Students need to be in spaces where learning flows around them, not at them. Teachers need to empower students to be accountable and build the mental stamina to share and debate ideas, challenge one another to pull apart questions, productively struggle with differing opinions, and connect their personal experiences to the universe around them. In a world of global thinking, students need to learn how to stretch their critical thinking skills, while learning how to flex their technology muscles.

Engagement in action: Pick an aspect of your curriculum, and translate it into a visual medium with students through artificial intelligence (AI).
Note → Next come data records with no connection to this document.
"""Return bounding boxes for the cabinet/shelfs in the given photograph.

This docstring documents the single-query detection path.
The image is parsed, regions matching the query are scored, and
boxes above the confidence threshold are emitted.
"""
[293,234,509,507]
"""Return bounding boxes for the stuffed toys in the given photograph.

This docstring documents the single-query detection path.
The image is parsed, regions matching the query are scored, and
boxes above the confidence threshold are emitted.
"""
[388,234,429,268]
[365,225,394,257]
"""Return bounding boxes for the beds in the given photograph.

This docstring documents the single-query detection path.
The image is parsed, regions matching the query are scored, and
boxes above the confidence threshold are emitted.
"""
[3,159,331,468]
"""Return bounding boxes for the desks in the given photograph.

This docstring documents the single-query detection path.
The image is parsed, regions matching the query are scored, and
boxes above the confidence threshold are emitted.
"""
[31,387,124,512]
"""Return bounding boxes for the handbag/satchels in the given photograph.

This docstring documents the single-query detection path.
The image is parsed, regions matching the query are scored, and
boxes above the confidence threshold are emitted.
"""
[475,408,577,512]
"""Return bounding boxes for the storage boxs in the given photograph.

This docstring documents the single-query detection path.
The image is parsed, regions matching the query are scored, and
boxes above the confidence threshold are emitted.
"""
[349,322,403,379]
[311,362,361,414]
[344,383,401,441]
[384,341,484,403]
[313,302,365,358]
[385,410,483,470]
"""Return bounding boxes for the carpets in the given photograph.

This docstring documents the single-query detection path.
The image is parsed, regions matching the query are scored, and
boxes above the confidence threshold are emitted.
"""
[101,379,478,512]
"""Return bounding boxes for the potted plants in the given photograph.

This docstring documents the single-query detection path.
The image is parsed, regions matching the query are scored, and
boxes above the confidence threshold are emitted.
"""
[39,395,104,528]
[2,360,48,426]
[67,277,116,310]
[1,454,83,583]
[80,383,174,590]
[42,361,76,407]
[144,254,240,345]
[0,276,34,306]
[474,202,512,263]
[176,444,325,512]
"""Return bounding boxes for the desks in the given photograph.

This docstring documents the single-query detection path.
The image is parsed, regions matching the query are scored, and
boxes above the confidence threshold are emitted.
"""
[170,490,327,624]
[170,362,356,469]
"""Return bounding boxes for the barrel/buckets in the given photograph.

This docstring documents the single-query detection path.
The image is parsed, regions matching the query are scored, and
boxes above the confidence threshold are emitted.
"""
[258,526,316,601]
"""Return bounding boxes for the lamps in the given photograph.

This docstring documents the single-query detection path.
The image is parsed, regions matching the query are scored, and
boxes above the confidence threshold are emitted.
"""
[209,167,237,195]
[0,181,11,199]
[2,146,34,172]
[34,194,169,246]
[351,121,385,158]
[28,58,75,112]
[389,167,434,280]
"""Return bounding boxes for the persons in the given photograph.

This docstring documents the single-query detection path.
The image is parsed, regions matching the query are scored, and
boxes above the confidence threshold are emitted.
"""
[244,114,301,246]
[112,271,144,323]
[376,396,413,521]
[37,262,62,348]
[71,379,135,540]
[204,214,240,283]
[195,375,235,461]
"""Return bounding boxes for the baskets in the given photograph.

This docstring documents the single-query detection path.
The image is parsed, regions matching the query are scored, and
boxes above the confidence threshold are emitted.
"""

So much of teaching is the “sage on the stage,“ and being talked at becomes the overwhelming method of interaction—that’s not engagement.

Bring students into AI with Scratch, a coding platform that allows users to join the interactive community and intersect curriculum and computer technology in a way that meets them where they are with interests in virtual spaces, builds their digital tech skills, and brings the content to virtual life. 

3. Emotional engagement

Hard to understand, but often easy to see, emotions are cues, sending signals out to everyone nearby. It’s important that we create a space and mechanisms to support those emotions because 11- to 18-year-olds have a lot of big feelings, big thoughts, and frequently a lot of larger-than-life ways to show when they’re not engaged and feeling a certain kind of way about it.

Our role in this, through relationships and imaginative lesson planning, is to create the trauma-sensitive space and strategies to support them when their amygdala is hijacked. Keep in mind, emotions and their corresponding behaviors are communication, and we want to listen.

Engagement in action: Every class discusses rules and expectations, but the students understand compliance and following directions; sometimes they just choose not to, and that’s a form of communication, too. Let’s flip that script with them and focus instead on everything they know about making school impactful. Have them open the floor to design a plan for creating a classroom that meets their needs emotionally, that makes learning a discovery, that’s responsive to their adolescence and their emotional ups and downs, while keeping learning at the forefront of the social and emotional landscape—something inclusive, culturally responsive, and safe.

Start with your classroom or office door/door frame as the perfect place to post, thereby elevating the entrance to an engaging, safe space:

  • From the heart: Offer students the opportunity to write a message of love for the entranceway using their name, preferred pronouns, and native language (e.g., “Hola. Me alegra que estés aquí! Mi nombre es Valeria, mis pronombres son ella/ella; bienvenido a nuestra clase de Matemáticas.” (Hi. I’m glad you’re here. My name is Valeria, my pronouns are she/her; welcome to our Math class.) 
  • Getting social: Have students draw a cell phone with a kind message written on the screen for visitors, or have them create an avatar that goes along with a 140-character tweet box.
  • Operation Inspire: Challenge students to research an inspirational quote or to create their own that they write out and illustrate, supporting the classroom mission.
  • Connection of care: Have students provide an image of something that holds value or meaning to them that they’re comfortable sharing. They can make a copy of that image and superimpose a brief message on it with their name; then they can put it at the entrance to motivate them every time they enter and to share a connection of care with others.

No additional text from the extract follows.